For the last decade, our laboratory has been evaluating conserved gene functions and their genetic interactions after ionizing radiation using the nematode C. elegans. In many instances where mammalian systems are too complicated to obtain clear information concerning signaling pathways, C. elegans has been instructive. Mammalian systems often have multiple isoforms of an enzyme; whereas C. elegans may possess a single form. Further, mammalian tissue diversity has many times resulted in the utilization of signaling proteins in a combinatorial manner. The simplicity of the C. elegans system coupled with the capacity to readily incorporate more than 1 mutated allele in a single animal make this model ideal for asking questions regarding the molecular ordering of signaling cascades.
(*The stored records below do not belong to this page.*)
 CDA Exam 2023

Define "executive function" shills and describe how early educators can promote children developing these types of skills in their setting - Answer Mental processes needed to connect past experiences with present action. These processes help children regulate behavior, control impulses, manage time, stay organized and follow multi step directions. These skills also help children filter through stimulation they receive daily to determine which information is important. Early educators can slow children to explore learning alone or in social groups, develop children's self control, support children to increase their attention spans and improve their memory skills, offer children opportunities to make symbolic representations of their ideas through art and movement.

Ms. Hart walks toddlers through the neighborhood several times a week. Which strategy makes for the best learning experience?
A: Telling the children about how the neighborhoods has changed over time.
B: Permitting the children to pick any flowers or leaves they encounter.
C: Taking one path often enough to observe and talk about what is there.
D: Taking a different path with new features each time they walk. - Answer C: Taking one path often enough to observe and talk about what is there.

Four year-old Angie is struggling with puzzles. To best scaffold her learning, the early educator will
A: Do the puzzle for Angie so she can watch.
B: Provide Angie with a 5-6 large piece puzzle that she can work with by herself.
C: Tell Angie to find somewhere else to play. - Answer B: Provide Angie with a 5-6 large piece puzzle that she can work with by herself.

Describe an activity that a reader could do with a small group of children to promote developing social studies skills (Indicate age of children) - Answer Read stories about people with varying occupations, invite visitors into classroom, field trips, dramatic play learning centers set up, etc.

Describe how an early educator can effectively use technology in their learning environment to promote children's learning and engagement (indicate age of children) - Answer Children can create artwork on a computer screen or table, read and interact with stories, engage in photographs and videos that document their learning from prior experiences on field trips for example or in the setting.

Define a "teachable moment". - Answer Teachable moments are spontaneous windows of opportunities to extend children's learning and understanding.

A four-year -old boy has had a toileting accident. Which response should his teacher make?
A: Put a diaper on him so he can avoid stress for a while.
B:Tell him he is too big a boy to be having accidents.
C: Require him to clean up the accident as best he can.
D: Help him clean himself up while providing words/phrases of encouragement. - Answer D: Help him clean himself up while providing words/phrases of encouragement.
Our laboratory has focused on several gene pathways involved in the sensing of radiation damage and the signaling of apoptotic and post-mitotic (reproductive) death in germ line. In our previous studies we identified C. elegans ABL-1, the homolog for human c-Abl and demonstrate that ABL-1 plays an anti-apoptotic role in the C. elegans germ line by acting as a negative regulator of the p53 homolog CEP-1 (Nature Genetics, 2004). Subsequently we characterized 24 genetic mutants of the C. elegans sphingolipid metabolic pathway. We initially defined CEP-1/p53-mediated EGL-1 up-regulation and ceramide synthase-mediated ceramide generation on parallel pathways that integrate at mitochondrial membranes to co-regulate the stress-induced apoptotic checkpoint (Science, 2008). We are in the process of screening genes involved in ionizing radiation-induced DNA repair using a C. elegans germ line tumor model. Data to date indicate specific relevance of the homologous recombination DNA repair apparatus in potential therapy for Notch driven tumor stem cell lethality.